Fiscalité : la combine d'Airbnb pour payer moins d'impôts en France

LE FAIT DU JOUR. Le leadeur mondial de l'hébergement sur Internet ne paie en France que 69 168 € d'impôts pour un chiffre d'affaires estimé à 65 millions ! Notre enquête sur cette énorme anomalie fiscale.

    Toujours plus de logements à louer, toujours moins d'impôts à payer. C'est le paradoxe français d'Airbnb. Malgré le boom de son business en France — 30 000 annonces proposées en 2013, 300 000 aujourd'hui —, le géant américain du Net n'a en effet payé que 69 168 € d'impôt sur les bénéfices des sociétés en 2015.

    Une très faible contribution dans un pays pourtant présenté comme l'une des destinations phares de cette multinationale du tourisme.

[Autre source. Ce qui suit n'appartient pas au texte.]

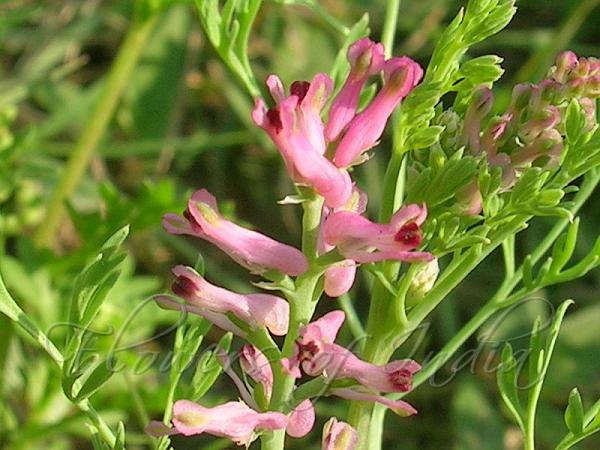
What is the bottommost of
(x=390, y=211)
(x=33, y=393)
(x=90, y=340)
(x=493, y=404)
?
(x=493, y=404)

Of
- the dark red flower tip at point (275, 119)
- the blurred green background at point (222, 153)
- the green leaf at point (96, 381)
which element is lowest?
the blurred green background at point (222, 153)

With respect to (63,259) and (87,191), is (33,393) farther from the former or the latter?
(87,191)

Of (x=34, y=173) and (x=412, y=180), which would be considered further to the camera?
(x=34, y=173)

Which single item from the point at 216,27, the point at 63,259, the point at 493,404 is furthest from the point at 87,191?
the point at 216,27

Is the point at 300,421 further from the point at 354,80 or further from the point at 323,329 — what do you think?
A: the point at 354,80

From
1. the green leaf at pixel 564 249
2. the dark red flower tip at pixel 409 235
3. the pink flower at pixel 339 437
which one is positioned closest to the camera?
the dark red flower tip at pixel 409 235

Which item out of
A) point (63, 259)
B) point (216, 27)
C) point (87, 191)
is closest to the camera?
point (216, 27)

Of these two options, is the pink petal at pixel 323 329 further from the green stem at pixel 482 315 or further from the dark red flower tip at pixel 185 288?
the green stem at pixel 482 315

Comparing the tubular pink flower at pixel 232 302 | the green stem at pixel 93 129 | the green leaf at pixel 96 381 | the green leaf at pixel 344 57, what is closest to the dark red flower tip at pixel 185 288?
the tubular pink flower at pixel 232 302
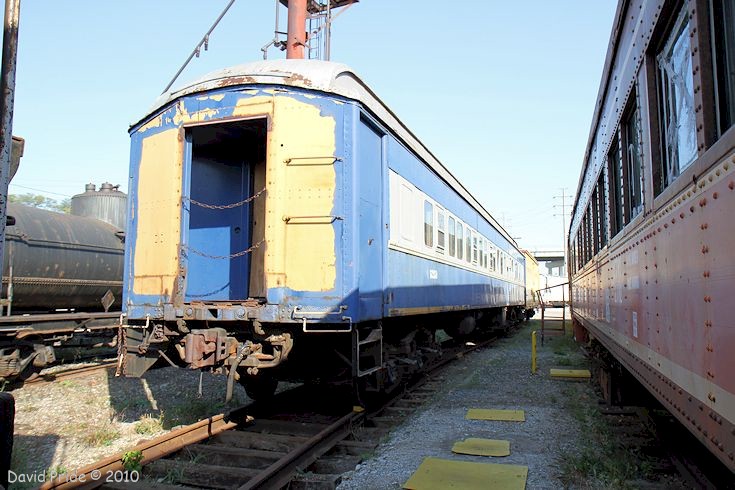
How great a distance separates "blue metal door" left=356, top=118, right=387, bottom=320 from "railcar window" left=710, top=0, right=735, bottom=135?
151 inches

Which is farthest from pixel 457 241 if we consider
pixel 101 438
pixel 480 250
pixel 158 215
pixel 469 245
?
pixel 101 438

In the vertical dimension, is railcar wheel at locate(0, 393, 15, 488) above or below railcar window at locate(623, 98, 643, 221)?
below

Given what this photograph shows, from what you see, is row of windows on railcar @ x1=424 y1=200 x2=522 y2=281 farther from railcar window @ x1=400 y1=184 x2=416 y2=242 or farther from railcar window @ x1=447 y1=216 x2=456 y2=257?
railcar window @ x1=400 y1=184 x2=416 y2=242

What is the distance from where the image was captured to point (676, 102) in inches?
109

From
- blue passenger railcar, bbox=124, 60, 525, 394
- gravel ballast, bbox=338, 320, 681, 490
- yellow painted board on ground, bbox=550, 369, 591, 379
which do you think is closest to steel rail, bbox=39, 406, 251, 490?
blue passenger railcar, bbox=124, 60, 525, 394

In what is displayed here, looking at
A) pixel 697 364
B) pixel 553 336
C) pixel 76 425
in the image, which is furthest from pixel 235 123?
pixel 553 336

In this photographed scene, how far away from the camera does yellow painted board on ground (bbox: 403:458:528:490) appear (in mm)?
4344

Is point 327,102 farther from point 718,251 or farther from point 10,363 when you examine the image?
point 10,363

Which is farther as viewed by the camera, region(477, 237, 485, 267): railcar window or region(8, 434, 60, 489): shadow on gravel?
region(477, 237, 485, 267): railcar window

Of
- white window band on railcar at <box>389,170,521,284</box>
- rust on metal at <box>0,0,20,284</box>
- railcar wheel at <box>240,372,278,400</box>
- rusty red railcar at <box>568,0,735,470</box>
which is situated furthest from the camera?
white window band on railcar at <box>389,170,521,284</box>

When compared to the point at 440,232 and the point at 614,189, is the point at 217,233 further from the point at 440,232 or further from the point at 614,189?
the point at 614,189

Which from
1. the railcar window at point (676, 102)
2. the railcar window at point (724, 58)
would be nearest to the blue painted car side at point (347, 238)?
the railcar window at point (676, 102)

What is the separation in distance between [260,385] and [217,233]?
1.92 metres

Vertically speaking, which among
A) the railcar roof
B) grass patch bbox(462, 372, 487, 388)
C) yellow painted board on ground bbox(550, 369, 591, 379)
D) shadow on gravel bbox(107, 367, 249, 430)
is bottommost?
shadow on gravel bbox(107, 367, 249, 430)
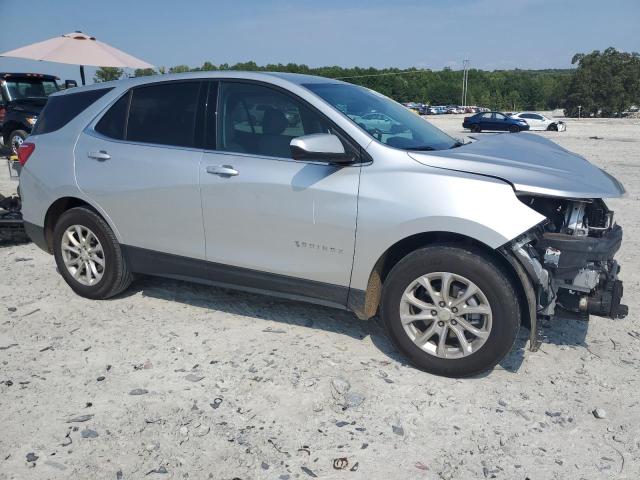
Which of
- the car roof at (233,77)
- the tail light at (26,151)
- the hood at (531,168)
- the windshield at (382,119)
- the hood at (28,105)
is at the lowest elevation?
the hood at (28,105)

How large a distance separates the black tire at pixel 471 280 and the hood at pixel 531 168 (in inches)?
19.3

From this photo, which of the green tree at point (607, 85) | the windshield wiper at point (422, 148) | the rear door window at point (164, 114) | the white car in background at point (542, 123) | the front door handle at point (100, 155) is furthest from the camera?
the green tree at point (607, 85)

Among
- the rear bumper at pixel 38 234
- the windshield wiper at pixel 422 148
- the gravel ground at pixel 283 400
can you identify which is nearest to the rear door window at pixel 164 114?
the rear bumper at pixel 38 234

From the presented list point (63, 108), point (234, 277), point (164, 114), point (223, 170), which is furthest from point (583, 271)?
point (63, 108)

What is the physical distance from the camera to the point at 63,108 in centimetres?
493

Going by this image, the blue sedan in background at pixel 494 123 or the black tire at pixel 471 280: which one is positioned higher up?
the black tire at pixel 471 280

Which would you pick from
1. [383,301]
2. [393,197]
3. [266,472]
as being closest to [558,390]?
[383,301]

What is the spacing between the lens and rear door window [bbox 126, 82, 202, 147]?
4285 mm

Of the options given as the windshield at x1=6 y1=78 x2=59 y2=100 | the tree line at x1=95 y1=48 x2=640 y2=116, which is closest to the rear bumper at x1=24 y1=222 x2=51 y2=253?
the windshield at x1=6 y1=78 x2=59 y2=100

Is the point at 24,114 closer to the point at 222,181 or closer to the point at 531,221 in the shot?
the point at 222,181

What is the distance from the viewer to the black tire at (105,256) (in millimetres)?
4633

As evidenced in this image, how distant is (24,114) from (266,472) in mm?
13878

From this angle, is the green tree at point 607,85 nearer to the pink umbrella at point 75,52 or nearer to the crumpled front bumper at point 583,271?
the pink umbrella at point 75,52

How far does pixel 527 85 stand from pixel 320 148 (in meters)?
129
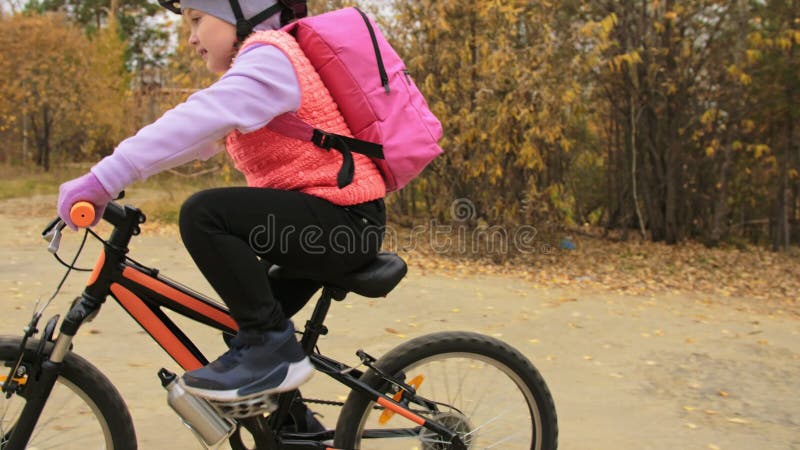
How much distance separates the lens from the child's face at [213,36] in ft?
7.03

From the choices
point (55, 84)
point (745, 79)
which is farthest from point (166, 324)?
point (55, 84)

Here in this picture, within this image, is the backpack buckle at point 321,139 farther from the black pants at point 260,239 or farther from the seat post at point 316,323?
the seat post at point 316,323

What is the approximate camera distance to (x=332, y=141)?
212cm

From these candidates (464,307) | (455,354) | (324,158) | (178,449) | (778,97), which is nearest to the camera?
(324,158)

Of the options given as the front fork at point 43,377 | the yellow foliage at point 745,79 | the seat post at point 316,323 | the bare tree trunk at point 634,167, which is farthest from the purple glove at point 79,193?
the bare tree trunk at point 634,167

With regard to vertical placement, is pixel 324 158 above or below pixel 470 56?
below

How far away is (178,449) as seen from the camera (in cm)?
314

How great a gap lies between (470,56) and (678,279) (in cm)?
379

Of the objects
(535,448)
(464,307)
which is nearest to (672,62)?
(464,307)

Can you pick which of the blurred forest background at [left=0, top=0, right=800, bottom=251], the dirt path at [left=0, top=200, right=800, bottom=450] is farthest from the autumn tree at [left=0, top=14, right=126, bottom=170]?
the dirt path at [left=0, top=200, right=800, bottom=450]

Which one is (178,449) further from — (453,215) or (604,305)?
(453,215)

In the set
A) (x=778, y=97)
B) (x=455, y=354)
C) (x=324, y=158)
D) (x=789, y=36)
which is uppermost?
(x=789, y=36)

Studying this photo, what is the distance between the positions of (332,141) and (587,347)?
11.7 ft

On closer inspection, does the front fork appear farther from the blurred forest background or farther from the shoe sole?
the blurred forest background
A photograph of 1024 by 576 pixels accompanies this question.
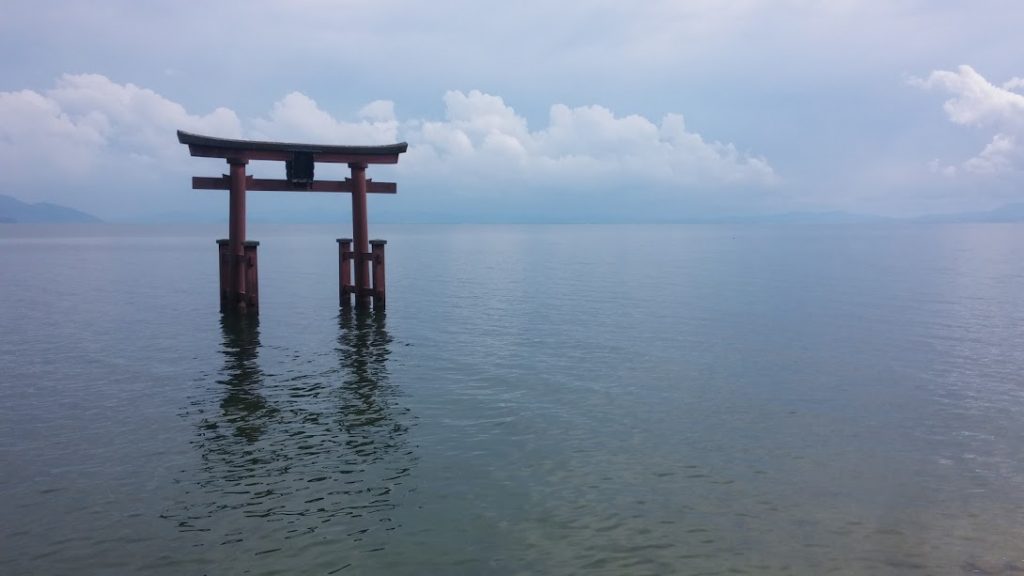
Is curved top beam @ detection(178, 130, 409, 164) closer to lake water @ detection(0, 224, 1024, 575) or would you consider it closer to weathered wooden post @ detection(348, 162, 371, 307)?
weathered wooden post @ detection(348, 162, 371, 307)

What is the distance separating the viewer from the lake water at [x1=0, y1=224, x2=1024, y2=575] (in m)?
8.95

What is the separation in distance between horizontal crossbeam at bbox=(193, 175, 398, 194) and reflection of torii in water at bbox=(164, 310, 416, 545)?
312 inches

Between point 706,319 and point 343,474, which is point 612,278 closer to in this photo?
point 706,319

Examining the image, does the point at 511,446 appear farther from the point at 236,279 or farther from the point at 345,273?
the point at 345,273

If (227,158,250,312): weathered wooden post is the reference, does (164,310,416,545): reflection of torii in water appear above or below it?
below

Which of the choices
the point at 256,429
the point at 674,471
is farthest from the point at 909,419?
the point at 256,429

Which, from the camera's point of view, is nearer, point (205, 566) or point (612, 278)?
point (205, 566)

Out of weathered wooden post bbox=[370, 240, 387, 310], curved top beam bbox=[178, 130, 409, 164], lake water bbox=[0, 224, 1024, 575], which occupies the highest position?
curved top beam bbox=[178, 130, 409, 164]

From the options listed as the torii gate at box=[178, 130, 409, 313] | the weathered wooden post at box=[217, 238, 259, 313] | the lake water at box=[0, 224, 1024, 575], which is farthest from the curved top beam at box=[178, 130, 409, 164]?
the lake water at box=[0, 224, 1024, 575]

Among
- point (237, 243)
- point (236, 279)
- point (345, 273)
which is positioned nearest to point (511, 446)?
point (237, 243)

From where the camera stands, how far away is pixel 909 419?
14797mm

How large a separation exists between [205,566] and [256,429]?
18.7 feet

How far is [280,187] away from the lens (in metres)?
26.1

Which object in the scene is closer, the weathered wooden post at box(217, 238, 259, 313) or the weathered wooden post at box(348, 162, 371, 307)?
the weathered wooden post at box(217, 238, 259, 313)
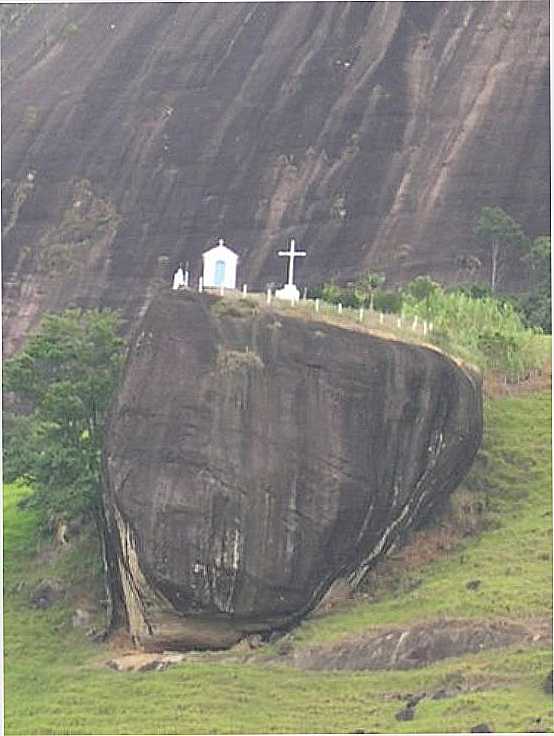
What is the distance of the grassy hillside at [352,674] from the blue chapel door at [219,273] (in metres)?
3.87

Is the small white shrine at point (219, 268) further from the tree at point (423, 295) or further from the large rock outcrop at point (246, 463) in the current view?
the tree at point (423, 295)

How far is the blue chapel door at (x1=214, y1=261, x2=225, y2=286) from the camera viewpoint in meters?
18.9

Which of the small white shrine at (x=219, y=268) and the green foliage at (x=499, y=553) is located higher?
the small white shrine at (x=219, y=268)

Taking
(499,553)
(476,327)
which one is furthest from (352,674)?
(476,327)

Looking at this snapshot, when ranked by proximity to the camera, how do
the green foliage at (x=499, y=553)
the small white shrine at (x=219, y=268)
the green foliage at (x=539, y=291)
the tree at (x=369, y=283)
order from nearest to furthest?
the green foliage at (x=499, y=553)
the small white shrine at (x=219, y=268)
the green foliage at (x=539, y=291)
the tree at (x=369, y=283)

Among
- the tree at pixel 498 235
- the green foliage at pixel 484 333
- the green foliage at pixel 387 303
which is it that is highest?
the tree at pixel 498 235

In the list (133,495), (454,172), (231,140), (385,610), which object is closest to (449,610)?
(385,610)

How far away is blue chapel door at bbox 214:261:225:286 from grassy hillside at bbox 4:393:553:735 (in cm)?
387

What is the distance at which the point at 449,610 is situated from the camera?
54.2 feet

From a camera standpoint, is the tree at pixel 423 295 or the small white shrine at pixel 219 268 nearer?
the small white shrine at pixel 219 268

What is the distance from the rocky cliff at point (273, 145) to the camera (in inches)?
1351

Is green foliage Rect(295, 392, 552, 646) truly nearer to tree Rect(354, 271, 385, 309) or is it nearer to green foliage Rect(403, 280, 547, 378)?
green foliage Rect(403, 280, 547, 378)

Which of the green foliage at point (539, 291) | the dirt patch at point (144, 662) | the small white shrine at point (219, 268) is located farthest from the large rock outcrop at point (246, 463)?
the green foliage at point (539, 291)

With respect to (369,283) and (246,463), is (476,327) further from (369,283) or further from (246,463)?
(246,463)
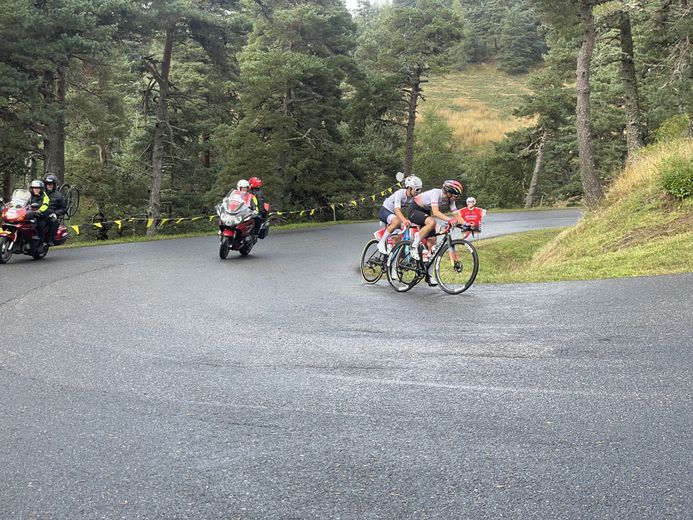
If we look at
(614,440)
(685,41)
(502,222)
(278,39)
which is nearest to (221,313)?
(614,440)

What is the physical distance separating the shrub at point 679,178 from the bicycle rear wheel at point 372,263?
7.42 metres

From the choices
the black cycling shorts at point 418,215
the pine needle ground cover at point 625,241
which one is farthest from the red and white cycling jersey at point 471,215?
the black cycling shorts at point 418,215

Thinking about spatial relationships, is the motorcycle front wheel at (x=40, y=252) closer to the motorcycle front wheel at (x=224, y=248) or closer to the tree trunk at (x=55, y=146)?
the motorcycle front wheel at (x=224, y=248)

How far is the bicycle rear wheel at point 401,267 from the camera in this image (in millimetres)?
11547

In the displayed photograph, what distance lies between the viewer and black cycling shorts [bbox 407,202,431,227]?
11781 mm

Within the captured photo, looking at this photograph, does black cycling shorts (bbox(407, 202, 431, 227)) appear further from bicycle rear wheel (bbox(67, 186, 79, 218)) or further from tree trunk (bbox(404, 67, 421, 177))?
tree trunk (bbox(404, 67, 421, 177))

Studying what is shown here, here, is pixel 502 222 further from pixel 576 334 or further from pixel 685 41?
pixel 576 334

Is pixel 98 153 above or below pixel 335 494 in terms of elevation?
above

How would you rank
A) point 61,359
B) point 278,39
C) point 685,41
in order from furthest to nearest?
1. point 278,39
2. point 685,41
3. point 61,359

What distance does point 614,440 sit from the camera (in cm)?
464

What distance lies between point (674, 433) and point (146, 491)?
11.2ft

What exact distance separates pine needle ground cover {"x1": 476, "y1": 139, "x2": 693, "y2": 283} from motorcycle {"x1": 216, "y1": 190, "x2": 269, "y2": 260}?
5.68 metres

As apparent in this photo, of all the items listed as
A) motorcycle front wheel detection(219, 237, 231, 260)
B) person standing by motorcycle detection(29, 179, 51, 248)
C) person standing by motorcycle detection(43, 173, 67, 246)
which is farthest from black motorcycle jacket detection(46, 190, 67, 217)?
motorcycle front wheel detection(219, 237, 231, 260)

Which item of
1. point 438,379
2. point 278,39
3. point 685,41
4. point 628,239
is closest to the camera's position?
point 438,379
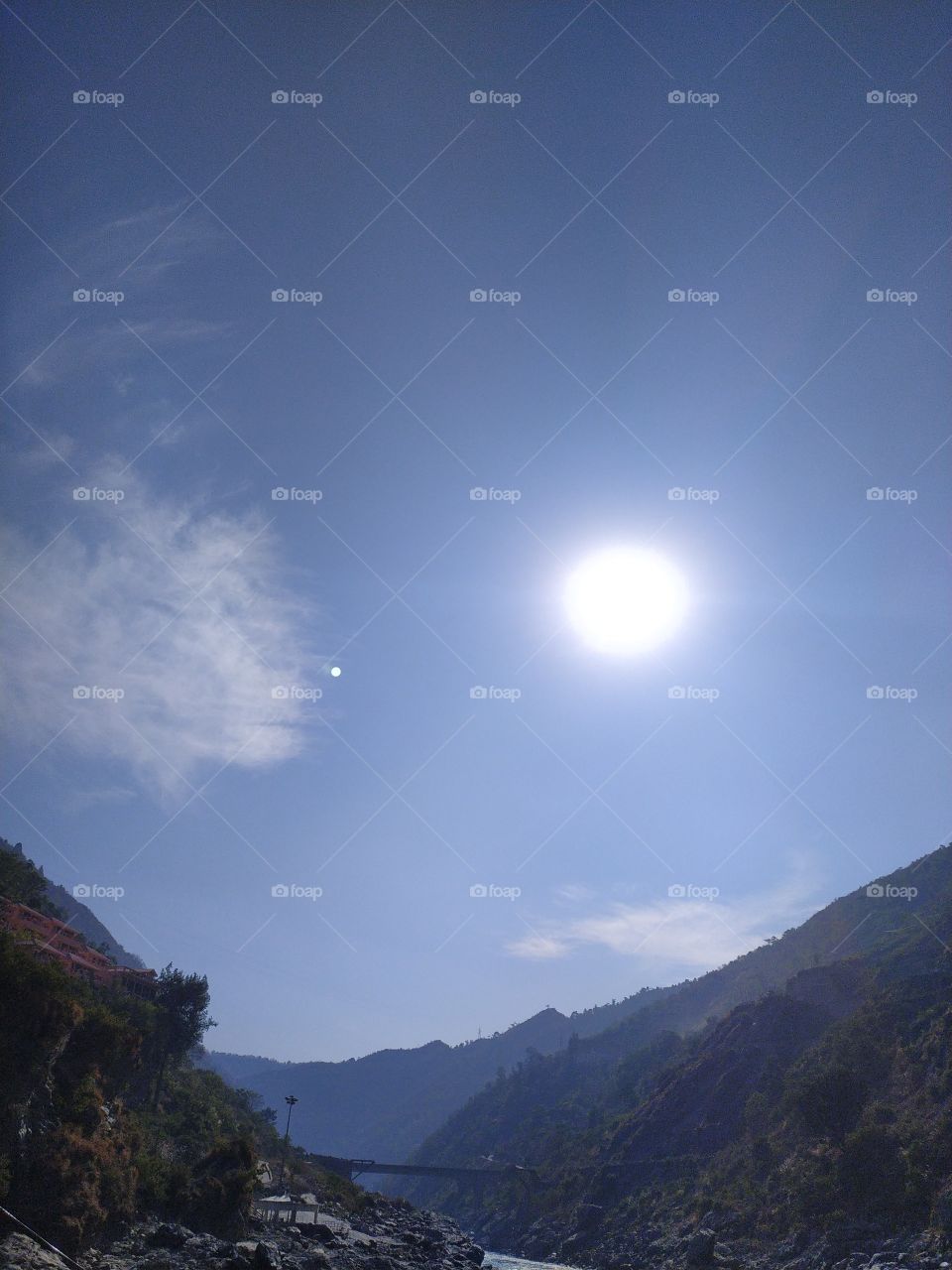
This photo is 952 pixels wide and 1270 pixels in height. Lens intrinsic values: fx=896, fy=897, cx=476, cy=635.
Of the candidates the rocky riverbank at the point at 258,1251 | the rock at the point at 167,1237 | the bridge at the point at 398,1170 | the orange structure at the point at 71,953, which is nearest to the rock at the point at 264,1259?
the rocky riverbank at the point at 258,1251

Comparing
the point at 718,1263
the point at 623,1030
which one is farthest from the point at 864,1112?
the point at 623,1030

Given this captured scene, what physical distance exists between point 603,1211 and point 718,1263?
32422 mm

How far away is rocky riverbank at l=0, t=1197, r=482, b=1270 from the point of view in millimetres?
22781

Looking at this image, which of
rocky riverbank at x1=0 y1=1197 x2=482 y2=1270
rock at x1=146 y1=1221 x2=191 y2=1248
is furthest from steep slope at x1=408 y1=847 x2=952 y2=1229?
rock at x1=146 y1=1221 x2=191 y2=1248

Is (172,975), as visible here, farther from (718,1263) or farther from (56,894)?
(56,894)

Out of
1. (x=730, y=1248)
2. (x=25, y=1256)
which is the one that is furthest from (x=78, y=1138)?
(x=730, y=1248)

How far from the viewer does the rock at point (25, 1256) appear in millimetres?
20656

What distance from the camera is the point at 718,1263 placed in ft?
173

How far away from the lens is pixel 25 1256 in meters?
21.3

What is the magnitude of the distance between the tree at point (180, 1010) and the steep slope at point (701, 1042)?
46.3m

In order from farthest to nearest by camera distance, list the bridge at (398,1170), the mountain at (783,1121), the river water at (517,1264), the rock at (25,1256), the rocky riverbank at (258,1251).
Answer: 1. the bridge at (398,1170)
2. the river water at (517,1264)
3. the mountain at (783,1121)
4. the rocky riverbank at (258,1251)
5. the rock at (25,1256)

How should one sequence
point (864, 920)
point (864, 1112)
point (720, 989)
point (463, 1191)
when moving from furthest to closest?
point (720, 989), point (463, 1191), point (864, 920), point (864, 1112)

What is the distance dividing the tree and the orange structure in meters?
2.64

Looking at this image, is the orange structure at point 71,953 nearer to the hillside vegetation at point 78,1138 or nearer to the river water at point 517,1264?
Answer: the hillside vegetation at point 78,1138
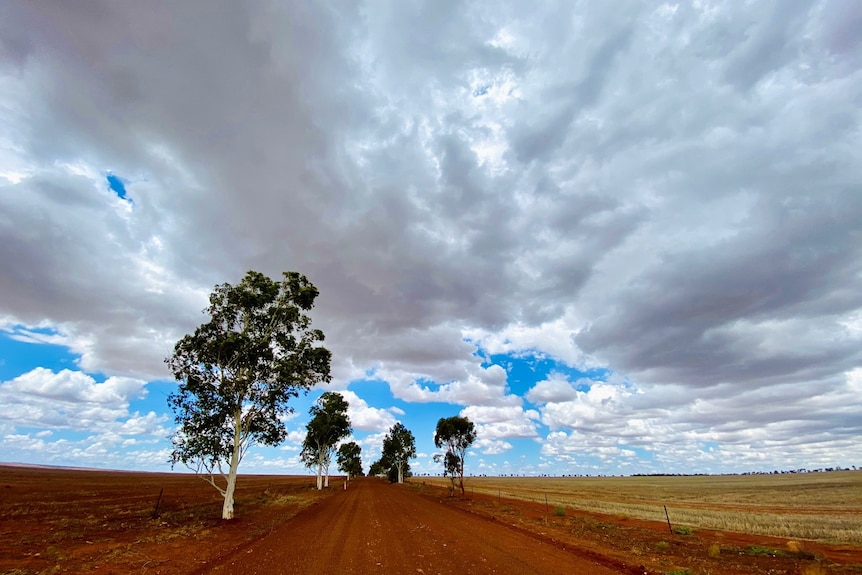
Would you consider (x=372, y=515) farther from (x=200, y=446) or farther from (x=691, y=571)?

Pour comprendre l'astuce, notre journal s'est plongé dans la tortueuse comptabilité d'Airbnb. Instructif.

    QUESTION DU JOUR. Trouvez-vous normal qu'Airbnb soit si peu imposé en France?

    La fanfaronnante communication officielle


    « Entre septembre 2014 et août 2015, 3,9 millions de voyageurs ont utilisé Airbnb pour visiter la France et 4,1 millions de Français s'en sont servis pour leurs vacances », se félicitait l'entreprise dans une récente étude sur son impact économique en France. Et ce, grâce à un catalogue de locations qui s'épaissit de jours en jours, le nombre d'offres ayant « plus que doublé » chaque année depuis 2010.

    Chapeaux ! De quoi générer un confortable chiffre d'affaires ? Impossible à dire, la firme américaine garde secrète cette donnée stratégique. Mais l'entreprise dissémine, un peu partout, des informations, qui permettent de s'en faire une petite idée. « Nous nous rémunérons en prélevant des frais de service sur chaque transaction, à hauteur de 3% du côté de l'hébergeur et [...], en moyenne, de 9 % du côté du voygeur, soit 12 % au total », indiquait en 2014, lors d'une audition à l'assemblée nationale, Nicolas Ferrary, le représentant d'Airbnb en France.

    Sauf qu'Airbnb, dans une récente étude, a annoncé reverser 481 M€ par an aux hôtes. Ce qui — après une petite règle de trois — permet d'estimer le chiffre d'affaires français du groupe à un peu plus de 65 M€ par an.

    Un chiffre d'affaires tout petit...


    Mais, surprise, la filiale française du groupe, dans ses comptes 2015 — que nous avons consultés — ne déclare pourtant que 4 958 859 € de chiffre d'affaires. Soit treize fois moins que notre estimation. Comment expliquer un tel écart ? C'est simple : la filiale parisienne, la SARL Airbnb france, ne vend rien en France. Lorsqu'ils louent un appartement, les clients font affaire — même si tout est écrit en Français — avec deux sociétés étrangères.

    « Vous concluez un contrat avec Airbnb Ireland en ce qui concerne l'utilisation du Site, de l'Application ou des Services Airbnb, et avec Airbnb Payments UK Ltd. en ce qui concerne tous les paiements », indique la société à ses clients. Une structure en Irlande, l'autre en Angleterre, deux endroits où les taux d'imposition sont beaucoup moins élevés qu'en France.

    Quant aux salariés parisiens d'Airbnb, officiellement, ils ne travaillent pas pour les hôtes et voyageurs hexagonaux. Ils sont simplement employés pour effectuer du « marketing » et de la « promotion » afin que le business de la société irlandaise se développe. « En contrepartie de ces prestations, Airbnb France Sarl refacture les coûts supportés, majorés d'une marge », écrit l'entreprise dans ses comptes 2015. Une « marge » qui suffit à payer les salariés et les locaux, sans trop générer de profits en France.


    ... et un bénéfice riquiqui


    Filiale française du géant américain, la « SARL » Airbnb France n'a en effet réalisé que 166 373 € de bénéfices (avant impôts) en 2015. Résultat, la facture fiscale d'Airbnb, dans notre pays, plafonne à 69 168 €. Mieux, grâce à différentes techniques comptables — recettes en berne et charges en hausse —, la filiale française a même réussi à réduire la note de 18 % par rapport à l'année précédente.

    Que fait Bercy ?


    Mi-2014, le patron d'Airbnb France assurait n'avoir jamais eu de contrôle fiscal. Interrogé, le ministère des Finances se retranche derrière le « secret fiscal » pour refuser d'évoquer le dossier Airbnb. « Quand des sociétés mènent leurs activités en France et cherchent à échapper à l'impôt, nous les redressons », explique seulement Bercy.